VoteFair 07:21, 5 June 2006 (UTC)

[edit] Cleanup

I did a major cleanup on this page today, changing "VoteFair" to "Kemeny-Young" when it was used to refer to the system in general. The Kemeny-Young method, as such, has no implementation details; the two implementations are the classic Kemeny-Young implementation and the VoteFair method. I distinguish between these in the text -- for example, the VoteFair method advocates (correctly!) treating unranked alternatives as tied for last place; this is not a part of the general Kemeny-Young method, so stays "VoteFair".

I also removed many POV/advocacy phrases. I like Kemeny-Young, but this isn't the place for that.

I added a Dodgson matrix for the example. Here, again, I distinguish between the "tally table" implementation of VoteFair and the matrix, which is pretty standard in voting methods. (The tally table has length n(n-1) for n candidates, and this is prohibitively long for more than, ay, five candidates.)

Most importantly, I changed the table. Claiming it meets all criteria (except when there's a circular ambiguity) is POV; other methods describe this as not meeting criteria. Still, I kept the comment that it meets the criteria when there is a Condorcet winner in a * comment. While this may seem harsh, I actually strengthened the claims of the table -- I changed a "yes, but" answer on the Majority Criterion to a "Yes", since as a Condorcet method Kemeny-Young cannot fail to elect a majoriy winner. CRGreathouse (talkcontribs) 18:09, 28 July 2006 (UTC)

[edit] Arrow's Theorem

Kemeny-Young is subject to Arrow's Theorem, there's no doubt.

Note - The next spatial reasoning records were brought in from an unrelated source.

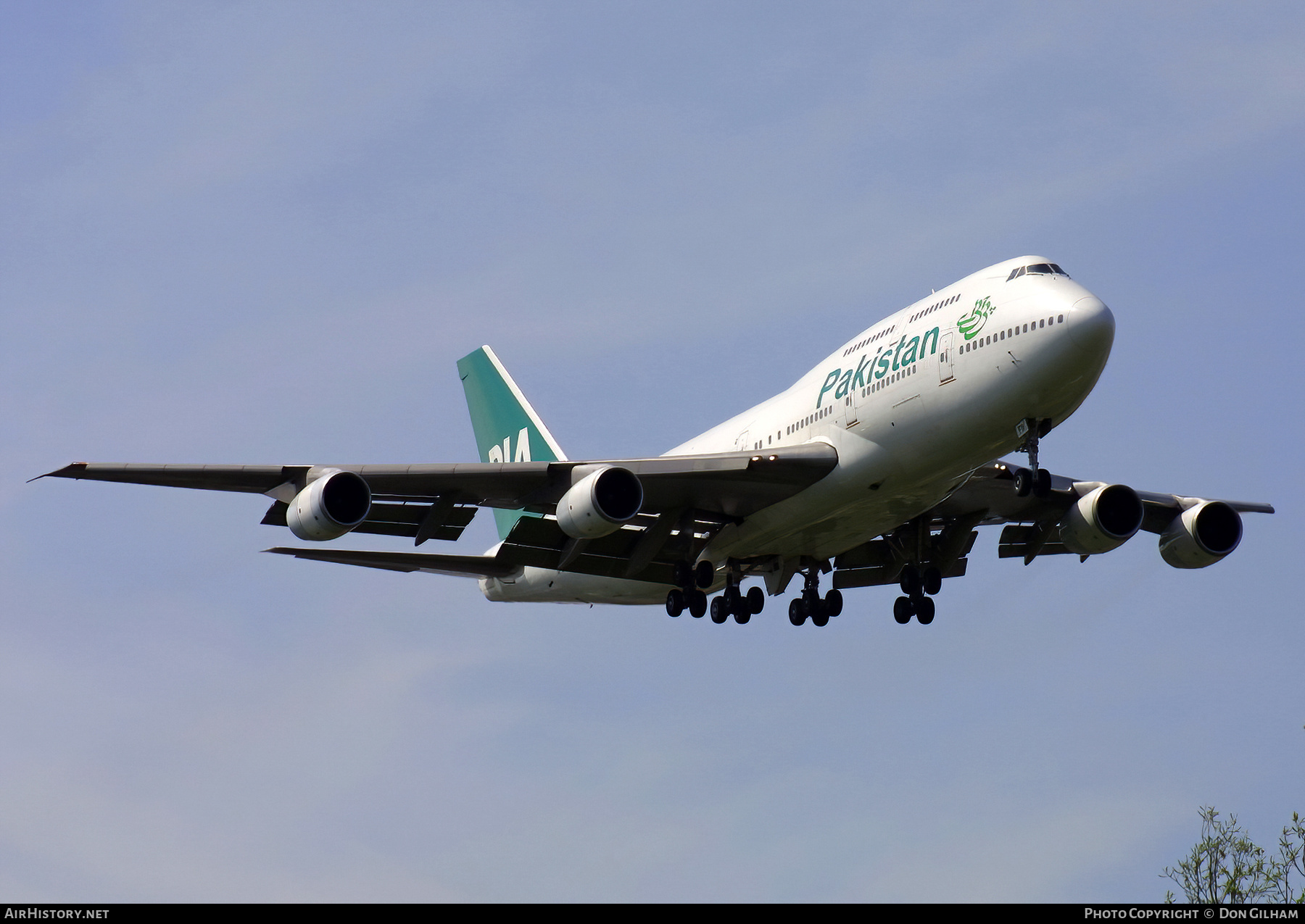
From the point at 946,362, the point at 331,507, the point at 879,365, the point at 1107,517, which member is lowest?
the point at 331,507

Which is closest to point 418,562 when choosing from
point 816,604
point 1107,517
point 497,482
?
point 497,482

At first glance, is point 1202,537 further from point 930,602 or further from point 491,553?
point 491,553

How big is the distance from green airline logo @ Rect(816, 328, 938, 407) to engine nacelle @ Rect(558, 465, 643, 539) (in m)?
4.88

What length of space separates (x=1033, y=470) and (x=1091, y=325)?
323cm

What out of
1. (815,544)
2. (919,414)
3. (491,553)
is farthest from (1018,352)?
(491,553)

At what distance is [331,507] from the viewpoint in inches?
1298

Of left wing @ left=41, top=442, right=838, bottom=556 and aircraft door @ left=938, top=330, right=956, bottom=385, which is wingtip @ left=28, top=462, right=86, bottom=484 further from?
aircraft door @ left=938, top=330, right=956, bottom=385

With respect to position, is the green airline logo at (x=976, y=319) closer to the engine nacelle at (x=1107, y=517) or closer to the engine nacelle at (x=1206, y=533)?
the engine nacelle at (x=1107, y=517)

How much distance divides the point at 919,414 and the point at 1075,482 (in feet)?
30.2

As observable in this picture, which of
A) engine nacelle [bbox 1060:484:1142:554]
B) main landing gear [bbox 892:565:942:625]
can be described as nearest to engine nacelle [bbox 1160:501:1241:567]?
engine nacelle [bbox 1060:484:1142:554]

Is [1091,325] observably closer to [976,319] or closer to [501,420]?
[976,319]

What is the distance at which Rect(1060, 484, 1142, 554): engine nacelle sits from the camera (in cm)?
3903

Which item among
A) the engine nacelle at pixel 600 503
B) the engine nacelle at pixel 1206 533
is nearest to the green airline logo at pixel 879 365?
the engine nacelle at pixel 600 503

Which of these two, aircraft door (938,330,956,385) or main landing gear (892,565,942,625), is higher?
aircraft door (938,330,956,385)
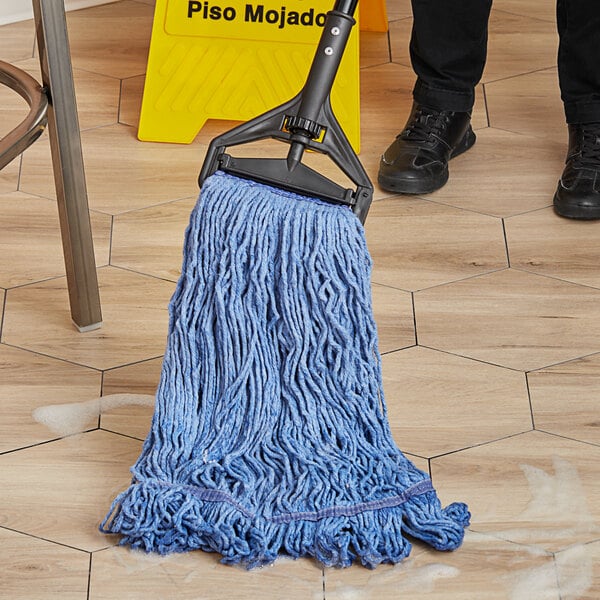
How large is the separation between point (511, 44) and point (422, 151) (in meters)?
0.55

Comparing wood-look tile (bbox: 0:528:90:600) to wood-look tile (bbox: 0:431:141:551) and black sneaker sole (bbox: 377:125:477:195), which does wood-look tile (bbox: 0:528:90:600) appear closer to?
wood-look tile (bbox: 0:431:141:551)

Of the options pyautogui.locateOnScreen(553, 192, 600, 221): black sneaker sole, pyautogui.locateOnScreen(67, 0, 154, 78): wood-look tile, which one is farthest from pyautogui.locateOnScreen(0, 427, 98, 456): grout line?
pyautogui.locateOnScreen(67, 0, 154, 78): wood-look tile

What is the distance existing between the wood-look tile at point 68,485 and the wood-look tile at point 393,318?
0.37 metres

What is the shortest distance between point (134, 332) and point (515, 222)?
2.04ft

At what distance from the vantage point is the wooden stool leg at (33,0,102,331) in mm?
1133

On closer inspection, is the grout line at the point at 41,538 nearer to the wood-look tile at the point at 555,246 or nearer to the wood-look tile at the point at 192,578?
the wood-look tile at the point at 192,578

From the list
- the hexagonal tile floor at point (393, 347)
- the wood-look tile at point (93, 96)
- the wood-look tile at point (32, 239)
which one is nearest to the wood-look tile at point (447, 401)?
the hexagonal tile floor at point (393, 347)

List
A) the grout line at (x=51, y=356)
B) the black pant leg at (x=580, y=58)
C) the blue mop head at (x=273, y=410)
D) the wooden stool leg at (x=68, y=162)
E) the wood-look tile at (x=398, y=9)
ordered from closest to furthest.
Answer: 1. the blue mop head at (x=273, y=410)
2. the wooden stool leg at (x=68, y=162)
3. the grout line at (x=51, y=356)
4. the black pant leg at (x=580, y=58)
5. the wood-look tile at (x=398, y=9)

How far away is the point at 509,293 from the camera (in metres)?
1.46

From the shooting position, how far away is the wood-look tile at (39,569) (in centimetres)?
100

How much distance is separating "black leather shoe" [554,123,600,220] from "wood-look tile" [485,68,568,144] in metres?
0.14

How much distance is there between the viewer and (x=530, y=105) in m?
1.92

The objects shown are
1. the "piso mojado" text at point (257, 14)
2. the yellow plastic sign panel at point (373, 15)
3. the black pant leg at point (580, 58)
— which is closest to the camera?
the black pant leg at point (580, 58)

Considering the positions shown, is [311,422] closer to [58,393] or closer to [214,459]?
[214,459]
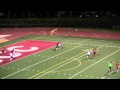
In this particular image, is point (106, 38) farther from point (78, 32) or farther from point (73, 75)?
point (73, 75)

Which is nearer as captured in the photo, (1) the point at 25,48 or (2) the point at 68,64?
(2) the point at 68,64

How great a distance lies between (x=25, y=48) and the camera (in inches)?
1256

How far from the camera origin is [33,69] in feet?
74.4

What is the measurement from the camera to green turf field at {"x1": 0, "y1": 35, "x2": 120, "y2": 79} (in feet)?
68.0

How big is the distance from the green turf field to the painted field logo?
1.21m

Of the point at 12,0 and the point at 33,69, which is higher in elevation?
the point at 12,0

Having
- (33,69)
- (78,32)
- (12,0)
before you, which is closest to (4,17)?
(78,32)

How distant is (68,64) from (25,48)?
9250 millimetres

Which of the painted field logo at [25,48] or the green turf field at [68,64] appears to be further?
the painted field logo at [25,48]

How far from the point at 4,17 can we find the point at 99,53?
30647 mm

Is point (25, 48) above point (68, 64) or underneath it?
above

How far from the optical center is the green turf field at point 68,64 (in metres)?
20.7

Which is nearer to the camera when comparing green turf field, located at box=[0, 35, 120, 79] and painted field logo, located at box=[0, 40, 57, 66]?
green turf field, located at box=[0, 35, 120, 79]

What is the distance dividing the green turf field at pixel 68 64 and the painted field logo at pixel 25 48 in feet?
3.98
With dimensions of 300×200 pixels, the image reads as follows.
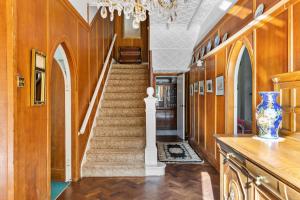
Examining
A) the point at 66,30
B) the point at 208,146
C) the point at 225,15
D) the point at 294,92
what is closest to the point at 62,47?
the point at 66,30

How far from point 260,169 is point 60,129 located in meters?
3.28

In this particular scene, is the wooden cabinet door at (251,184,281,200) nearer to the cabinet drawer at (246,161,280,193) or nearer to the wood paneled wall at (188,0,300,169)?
the cabinet drawer at (246,161,280,193)

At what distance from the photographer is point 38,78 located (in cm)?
239

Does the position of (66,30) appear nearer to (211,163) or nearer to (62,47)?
(62,47)

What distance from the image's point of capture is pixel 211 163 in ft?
15.0

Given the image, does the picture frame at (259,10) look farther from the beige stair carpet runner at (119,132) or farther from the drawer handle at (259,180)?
the beige stair carpet runner at (119,132)

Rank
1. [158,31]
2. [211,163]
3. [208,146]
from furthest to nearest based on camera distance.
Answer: [158,31] → [208,146] → [211,163]

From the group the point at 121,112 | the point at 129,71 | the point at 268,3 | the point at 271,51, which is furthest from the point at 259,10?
the point at 129,71

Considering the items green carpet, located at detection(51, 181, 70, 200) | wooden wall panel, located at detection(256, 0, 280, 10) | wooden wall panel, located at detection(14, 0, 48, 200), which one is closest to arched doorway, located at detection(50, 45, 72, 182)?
green carpet, located at detection(51, 181, 70, 200)

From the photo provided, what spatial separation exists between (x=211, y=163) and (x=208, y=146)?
427 millimetres

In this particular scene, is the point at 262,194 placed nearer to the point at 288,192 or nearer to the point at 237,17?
the point at 288,192

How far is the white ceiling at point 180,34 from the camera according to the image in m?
5.02

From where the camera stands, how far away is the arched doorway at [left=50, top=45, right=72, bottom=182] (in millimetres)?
3693

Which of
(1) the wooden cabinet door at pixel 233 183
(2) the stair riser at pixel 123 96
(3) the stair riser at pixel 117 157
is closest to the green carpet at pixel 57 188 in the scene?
(3) the stair riser at pixel 117 157
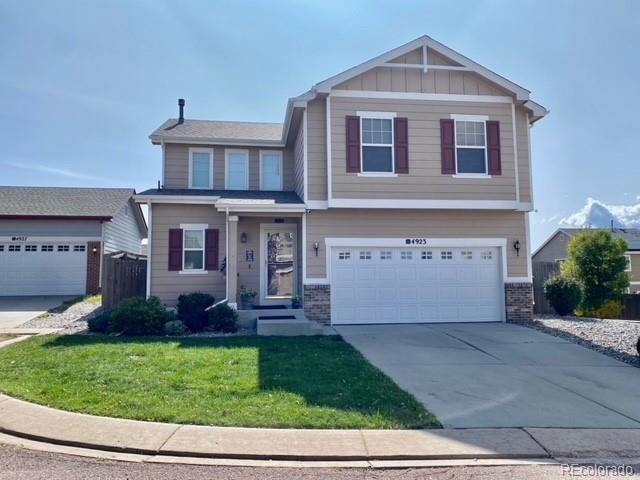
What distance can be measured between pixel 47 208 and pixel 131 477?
63.8 feet

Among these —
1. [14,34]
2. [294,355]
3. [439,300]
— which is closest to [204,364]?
[294,355]

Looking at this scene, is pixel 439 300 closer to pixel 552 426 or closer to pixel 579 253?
pixel 552 426

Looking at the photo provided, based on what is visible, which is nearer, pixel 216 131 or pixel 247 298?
pixel 247 298

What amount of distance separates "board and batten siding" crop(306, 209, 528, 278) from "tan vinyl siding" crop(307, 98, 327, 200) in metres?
0.65

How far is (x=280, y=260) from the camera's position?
1347 cm

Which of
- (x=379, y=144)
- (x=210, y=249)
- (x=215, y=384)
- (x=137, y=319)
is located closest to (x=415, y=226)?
(x=379, y=144)

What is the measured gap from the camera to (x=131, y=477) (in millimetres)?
3627

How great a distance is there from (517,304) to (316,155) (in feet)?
24.2

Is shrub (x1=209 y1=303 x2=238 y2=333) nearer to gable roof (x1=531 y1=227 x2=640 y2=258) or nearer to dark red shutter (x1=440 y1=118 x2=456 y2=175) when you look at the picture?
dark red shutter (x1=440 y1=118 x2=456 y2=175)

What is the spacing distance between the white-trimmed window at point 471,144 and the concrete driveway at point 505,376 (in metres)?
4.58

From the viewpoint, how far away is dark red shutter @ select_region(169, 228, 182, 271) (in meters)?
12.5

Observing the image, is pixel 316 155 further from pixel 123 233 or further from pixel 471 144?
pixel 123 233

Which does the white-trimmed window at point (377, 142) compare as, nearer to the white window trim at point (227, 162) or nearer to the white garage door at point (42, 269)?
the white window trim at point (227, 162)

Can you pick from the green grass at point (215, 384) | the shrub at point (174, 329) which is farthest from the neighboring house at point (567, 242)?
the green grass at point (215, 384)
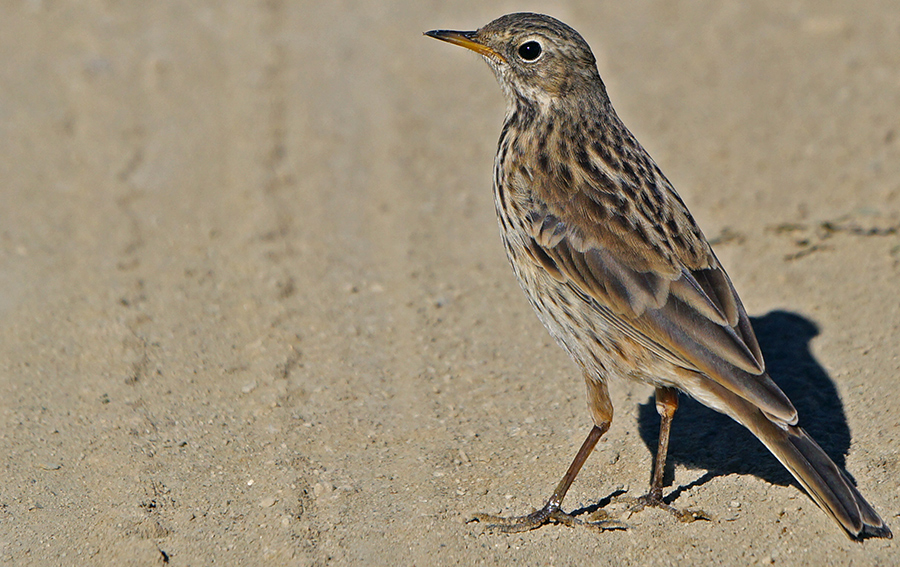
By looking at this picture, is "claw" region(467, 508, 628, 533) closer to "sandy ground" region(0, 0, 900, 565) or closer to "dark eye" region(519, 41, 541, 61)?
"sandy ground" region(0, 0, 900, 565)

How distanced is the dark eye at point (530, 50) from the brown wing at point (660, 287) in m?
1.00

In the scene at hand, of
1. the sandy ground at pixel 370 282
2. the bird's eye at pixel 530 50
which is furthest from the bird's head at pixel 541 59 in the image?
the sandy ground at pixel 370 282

It is a SWF and meets Pareto and non-dictatorship, so it doesn't meet IIA. No Condorcet method is IIA. CRGreathouse (talkcontribs) 18:09, 28 July 2006 (UTC)

[edit] Corrections

Thank you CRGreathouse for the clarifications about the origins of the Kemeny-Young method. Now I finally know that the Kemeny-Young method predates VoteFair ranking, and by how much. Also thank you for making other improvements.

I suggest that someone knowledgeable add to the John George Kemeny and Peyton Young pages a link to this Kemeny-Young page. (I'm an expert about VoteFair ranking, but I know nothing about the Kemeny-Young origins beyond what is here.)

Today I improved the correctness and clarity of this article. I also corrected grammar mistakes and improved the formatting.

Here are clarifications about changes that might be questioned:

  • Please note that "VoteFair" is an adjective, not a noun.
  • I reinserted the phrase "In all cases that do not involve circular ambiguity" into the appropriate "comments" entries (in the "criterion" table). Without this qualification those statements were not valid. The fact that this qualification appears in a footnote was not sufficient to clarify that the unqualified statements described the ideal criterion. Now the statements describe the Kemeny-Young/VoteFair characteristics.
  • Based on the information in List of matrices I removed the word "Dodgson" for referring to the (square) matrix.
  • I removed references to a "tally table" where it was more appropriate to refer to pairwise comparison counts. This way the wording fits both the Kemeny-Young method and VoteFair ranking. (Note: If sequence scores were not involved there would be no need to even mention tally tables.)